■ **Stated task**
Output exactly, please, the lines of the records below from the one containing "How far is (404,396)" through the final line.

■ **Data rows**
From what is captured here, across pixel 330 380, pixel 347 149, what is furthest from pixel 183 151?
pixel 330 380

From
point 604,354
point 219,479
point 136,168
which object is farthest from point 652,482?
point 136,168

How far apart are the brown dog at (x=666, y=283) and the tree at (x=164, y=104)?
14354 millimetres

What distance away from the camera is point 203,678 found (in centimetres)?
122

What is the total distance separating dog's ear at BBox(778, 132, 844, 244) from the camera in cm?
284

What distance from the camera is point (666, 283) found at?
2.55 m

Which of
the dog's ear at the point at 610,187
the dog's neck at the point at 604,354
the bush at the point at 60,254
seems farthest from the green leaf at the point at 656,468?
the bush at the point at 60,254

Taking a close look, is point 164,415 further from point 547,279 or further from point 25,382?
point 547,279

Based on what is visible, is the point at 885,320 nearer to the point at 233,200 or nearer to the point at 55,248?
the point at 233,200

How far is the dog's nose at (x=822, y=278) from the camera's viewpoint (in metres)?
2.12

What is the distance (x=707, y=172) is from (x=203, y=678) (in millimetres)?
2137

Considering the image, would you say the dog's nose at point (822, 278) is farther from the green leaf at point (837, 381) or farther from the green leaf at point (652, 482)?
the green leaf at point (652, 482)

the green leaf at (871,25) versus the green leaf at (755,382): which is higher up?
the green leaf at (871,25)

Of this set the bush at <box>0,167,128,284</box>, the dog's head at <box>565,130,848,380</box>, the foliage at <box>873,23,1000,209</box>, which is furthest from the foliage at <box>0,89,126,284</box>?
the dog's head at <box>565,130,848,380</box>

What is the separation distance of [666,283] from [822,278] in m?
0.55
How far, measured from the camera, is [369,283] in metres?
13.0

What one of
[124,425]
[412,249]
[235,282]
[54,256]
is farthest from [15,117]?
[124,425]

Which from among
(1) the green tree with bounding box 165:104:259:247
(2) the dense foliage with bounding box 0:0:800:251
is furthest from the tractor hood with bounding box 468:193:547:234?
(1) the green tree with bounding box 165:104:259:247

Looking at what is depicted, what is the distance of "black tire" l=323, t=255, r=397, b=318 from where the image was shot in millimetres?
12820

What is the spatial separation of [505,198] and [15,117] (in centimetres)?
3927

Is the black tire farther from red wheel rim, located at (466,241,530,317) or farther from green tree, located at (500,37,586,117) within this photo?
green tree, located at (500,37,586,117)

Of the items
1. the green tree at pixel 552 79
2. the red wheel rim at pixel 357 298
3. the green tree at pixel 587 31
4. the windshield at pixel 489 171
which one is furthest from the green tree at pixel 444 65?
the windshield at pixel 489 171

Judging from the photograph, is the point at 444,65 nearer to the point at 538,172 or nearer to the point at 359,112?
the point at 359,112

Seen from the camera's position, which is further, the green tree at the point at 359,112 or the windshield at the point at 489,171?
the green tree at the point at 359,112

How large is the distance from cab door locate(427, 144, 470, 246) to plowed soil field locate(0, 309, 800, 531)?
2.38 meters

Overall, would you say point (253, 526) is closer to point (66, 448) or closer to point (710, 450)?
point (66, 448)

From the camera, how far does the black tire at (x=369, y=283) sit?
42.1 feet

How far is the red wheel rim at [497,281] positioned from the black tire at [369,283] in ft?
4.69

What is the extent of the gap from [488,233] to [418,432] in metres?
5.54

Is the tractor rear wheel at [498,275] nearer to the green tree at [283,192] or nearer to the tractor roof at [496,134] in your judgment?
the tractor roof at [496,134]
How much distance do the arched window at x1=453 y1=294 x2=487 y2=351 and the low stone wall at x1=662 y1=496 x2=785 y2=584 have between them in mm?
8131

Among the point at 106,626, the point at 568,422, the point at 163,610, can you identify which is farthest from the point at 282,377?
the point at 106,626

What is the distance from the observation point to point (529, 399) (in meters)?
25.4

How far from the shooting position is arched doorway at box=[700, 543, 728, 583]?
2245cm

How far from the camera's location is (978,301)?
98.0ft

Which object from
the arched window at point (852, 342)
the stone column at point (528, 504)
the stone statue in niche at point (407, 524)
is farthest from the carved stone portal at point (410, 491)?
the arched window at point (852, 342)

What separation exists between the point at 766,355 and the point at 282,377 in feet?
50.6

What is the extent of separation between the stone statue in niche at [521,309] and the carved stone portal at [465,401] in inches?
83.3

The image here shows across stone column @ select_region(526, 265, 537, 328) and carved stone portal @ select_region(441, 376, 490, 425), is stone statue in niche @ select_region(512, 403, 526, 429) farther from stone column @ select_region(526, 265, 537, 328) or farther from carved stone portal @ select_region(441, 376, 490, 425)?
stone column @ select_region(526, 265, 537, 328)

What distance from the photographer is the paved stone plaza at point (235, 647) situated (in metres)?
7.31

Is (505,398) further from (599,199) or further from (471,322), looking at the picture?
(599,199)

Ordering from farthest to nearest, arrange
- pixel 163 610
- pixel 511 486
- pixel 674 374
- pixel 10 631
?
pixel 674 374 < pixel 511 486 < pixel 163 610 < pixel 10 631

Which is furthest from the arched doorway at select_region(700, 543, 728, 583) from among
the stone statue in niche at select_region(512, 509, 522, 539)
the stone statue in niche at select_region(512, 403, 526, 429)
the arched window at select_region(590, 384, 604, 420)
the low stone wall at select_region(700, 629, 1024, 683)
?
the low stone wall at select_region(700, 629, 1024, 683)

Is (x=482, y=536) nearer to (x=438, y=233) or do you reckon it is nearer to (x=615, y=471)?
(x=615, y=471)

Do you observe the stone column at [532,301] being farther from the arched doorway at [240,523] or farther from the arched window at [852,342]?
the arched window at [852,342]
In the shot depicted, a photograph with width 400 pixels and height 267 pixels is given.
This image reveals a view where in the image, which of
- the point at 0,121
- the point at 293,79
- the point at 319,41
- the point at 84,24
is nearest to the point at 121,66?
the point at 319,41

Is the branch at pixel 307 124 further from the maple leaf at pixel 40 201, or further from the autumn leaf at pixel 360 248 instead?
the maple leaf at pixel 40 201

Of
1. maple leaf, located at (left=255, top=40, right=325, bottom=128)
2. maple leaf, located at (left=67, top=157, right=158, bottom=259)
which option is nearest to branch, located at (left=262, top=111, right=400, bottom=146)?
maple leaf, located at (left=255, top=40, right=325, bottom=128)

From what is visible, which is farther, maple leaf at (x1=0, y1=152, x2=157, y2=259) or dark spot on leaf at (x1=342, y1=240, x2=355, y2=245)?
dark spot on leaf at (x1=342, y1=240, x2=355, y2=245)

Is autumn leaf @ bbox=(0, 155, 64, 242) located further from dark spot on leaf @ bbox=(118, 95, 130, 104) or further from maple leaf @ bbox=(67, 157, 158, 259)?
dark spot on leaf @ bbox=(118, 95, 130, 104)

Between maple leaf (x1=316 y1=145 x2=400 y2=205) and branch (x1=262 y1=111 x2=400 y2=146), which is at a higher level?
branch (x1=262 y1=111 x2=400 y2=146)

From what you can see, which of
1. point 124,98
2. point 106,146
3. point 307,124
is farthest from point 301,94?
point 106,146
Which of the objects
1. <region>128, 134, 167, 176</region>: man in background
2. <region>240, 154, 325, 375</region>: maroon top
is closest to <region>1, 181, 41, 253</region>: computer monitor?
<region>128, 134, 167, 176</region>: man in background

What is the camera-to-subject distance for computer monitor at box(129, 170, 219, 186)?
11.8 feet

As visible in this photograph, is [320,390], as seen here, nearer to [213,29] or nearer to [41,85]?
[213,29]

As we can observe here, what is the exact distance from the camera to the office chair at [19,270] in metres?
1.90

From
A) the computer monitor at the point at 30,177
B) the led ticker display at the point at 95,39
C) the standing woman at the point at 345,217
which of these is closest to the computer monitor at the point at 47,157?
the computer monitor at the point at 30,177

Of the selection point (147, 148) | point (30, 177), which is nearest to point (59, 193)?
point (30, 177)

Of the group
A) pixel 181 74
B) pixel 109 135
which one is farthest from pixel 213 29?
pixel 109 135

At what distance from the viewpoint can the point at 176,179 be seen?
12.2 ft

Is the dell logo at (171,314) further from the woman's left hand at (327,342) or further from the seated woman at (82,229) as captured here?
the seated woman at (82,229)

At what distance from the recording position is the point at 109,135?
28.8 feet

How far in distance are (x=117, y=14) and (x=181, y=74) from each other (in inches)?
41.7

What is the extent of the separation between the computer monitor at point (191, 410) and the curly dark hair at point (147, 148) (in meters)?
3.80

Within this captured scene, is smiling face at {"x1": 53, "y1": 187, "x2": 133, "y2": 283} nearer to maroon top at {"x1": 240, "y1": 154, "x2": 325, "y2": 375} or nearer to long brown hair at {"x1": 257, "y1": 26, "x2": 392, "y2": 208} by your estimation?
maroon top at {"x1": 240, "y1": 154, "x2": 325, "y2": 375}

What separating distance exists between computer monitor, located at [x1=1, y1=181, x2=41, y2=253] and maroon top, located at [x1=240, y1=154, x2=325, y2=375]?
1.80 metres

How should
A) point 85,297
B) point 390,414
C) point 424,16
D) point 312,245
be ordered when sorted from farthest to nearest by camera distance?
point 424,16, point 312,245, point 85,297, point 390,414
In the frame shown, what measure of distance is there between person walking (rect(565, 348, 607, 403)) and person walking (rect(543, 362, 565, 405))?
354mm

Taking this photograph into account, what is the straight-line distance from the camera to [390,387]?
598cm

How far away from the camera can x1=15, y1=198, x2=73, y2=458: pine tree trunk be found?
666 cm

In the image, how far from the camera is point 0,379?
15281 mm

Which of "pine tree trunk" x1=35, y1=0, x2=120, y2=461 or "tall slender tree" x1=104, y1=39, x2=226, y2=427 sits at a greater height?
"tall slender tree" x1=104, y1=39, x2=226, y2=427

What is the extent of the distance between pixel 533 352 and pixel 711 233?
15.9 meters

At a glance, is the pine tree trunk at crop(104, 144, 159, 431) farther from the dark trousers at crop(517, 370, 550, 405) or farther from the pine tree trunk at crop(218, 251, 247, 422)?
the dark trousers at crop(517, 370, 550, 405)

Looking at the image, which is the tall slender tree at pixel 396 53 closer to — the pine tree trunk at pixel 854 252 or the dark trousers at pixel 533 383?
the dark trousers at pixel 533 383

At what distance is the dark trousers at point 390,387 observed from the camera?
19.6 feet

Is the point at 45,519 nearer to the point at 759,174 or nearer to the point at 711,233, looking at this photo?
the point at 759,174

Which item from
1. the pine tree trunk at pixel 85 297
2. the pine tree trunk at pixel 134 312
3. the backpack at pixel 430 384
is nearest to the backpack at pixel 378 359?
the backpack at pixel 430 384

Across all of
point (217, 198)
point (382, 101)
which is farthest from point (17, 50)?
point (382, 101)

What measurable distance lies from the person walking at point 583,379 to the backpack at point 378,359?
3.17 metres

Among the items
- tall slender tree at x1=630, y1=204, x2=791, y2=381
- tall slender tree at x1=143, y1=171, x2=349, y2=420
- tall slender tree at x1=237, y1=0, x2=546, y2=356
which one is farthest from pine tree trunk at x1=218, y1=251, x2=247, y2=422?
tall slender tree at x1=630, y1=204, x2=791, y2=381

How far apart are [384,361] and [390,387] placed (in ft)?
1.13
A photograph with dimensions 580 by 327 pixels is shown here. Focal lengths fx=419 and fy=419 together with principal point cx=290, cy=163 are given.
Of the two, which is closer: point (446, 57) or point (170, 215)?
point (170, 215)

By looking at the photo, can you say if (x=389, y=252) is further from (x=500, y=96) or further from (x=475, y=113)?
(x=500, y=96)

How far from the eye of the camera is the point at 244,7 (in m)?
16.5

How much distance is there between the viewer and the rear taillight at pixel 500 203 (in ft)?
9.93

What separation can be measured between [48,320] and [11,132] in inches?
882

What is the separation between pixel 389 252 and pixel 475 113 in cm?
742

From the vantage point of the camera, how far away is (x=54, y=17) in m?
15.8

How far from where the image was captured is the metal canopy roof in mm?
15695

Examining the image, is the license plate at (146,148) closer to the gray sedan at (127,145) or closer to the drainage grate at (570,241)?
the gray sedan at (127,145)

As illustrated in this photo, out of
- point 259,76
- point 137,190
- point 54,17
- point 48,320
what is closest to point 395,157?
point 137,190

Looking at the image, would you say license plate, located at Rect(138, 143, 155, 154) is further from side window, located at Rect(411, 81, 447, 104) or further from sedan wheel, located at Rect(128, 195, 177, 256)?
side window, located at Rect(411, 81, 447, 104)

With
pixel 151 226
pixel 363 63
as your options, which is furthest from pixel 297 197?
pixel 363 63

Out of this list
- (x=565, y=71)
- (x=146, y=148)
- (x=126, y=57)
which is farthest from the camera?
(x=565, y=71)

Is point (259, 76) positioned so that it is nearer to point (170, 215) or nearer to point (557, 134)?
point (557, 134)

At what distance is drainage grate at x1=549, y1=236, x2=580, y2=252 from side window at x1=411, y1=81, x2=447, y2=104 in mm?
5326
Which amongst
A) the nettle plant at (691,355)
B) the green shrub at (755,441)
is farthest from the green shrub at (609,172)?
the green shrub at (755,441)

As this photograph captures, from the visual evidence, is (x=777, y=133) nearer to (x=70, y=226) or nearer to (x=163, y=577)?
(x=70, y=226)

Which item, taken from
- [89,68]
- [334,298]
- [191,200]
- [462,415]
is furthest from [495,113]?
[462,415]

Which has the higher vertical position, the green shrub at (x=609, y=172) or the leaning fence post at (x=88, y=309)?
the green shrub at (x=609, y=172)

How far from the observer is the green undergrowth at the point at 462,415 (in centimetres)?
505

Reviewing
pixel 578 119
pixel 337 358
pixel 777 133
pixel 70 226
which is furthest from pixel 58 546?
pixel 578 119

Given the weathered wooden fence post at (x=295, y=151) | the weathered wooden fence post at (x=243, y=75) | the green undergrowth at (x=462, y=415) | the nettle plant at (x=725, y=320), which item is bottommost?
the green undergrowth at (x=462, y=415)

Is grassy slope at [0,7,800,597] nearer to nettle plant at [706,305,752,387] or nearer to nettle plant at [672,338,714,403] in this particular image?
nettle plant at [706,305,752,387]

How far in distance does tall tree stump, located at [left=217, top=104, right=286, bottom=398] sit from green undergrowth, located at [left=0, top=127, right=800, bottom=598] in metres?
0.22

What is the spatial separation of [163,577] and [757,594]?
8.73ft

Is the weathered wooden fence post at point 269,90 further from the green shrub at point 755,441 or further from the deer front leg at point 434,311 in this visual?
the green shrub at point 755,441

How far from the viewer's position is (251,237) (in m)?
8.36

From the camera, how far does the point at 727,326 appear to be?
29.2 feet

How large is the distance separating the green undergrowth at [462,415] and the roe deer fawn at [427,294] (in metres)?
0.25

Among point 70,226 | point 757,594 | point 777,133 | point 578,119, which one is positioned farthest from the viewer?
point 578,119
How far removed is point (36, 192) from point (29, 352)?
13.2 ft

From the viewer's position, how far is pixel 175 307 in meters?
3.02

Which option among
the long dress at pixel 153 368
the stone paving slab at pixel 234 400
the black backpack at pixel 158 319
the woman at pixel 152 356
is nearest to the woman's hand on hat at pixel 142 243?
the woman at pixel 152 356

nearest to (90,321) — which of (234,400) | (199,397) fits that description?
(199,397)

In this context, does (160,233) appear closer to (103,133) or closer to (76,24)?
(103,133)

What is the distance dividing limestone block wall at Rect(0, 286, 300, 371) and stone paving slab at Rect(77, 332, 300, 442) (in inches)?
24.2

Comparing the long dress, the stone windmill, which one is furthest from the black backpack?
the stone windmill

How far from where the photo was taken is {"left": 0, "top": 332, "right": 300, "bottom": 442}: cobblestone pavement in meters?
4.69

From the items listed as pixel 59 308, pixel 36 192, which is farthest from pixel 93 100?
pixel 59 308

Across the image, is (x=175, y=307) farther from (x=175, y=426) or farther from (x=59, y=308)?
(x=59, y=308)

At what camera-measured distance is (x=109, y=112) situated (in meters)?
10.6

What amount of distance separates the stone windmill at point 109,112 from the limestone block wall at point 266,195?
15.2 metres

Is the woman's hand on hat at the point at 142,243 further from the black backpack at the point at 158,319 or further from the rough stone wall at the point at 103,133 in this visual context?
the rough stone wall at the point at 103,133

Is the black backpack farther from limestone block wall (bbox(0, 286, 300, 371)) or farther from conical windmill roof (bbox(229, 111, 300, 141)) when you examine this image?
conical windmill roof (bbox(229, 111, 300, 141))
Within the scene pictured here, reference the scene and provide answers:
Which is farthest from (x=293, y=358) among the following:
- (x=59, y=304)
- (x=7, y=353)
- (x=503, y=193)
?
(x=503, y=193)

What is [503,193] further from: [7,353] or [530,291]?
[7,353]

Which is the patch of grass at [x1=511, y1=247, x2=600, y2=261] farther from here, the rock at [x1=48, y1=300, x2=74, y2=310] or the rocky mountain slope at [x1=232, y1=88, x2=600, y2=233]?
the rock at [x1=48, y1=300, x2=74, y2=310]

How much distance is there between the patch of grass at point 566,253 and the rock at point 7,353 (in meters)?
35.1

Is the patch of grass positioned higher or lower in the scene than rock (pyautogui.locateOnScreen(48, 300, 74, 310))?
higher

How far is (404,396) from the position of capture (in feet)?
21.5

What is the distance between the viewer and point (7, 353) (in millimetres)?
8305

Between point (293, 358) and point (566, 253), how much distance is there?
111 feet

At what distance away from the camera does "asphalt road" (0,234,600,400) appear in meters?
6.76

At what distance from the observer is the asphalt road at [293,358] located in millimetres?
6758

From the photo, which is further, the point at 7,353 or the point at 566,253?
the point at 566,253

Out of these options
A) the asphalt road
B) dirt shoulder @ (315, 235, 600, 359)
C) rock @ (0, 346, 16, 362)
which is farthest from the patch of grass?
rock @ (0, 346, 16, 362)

■ **Final result**
How far is (404,396) from the position of capture (in feet)?
21.5

What is the distance between the viewer and point (7, 353) (in millimetres)?
8305

Between point (293, 358) and point (566, 253), how much distance is there?
111 feet

At what distance away from the camera does "asphalt road" (0,234,600,400) appear in meters?
6.76

At what distance from the observer is the asphalt road at [293,358] located in millimetres?
6758

From the photo, which is further, the point at 7,353 or the point at 566,253?
the point at 566,253

Out of these options
A) the asphalt road
B) dirt shoulder @ (315, 235, 600, 359)
C) rock @ (0, 346, 16, 362)
which is farthest from the patch of grass?
rock @ (0, 346, 16, 362)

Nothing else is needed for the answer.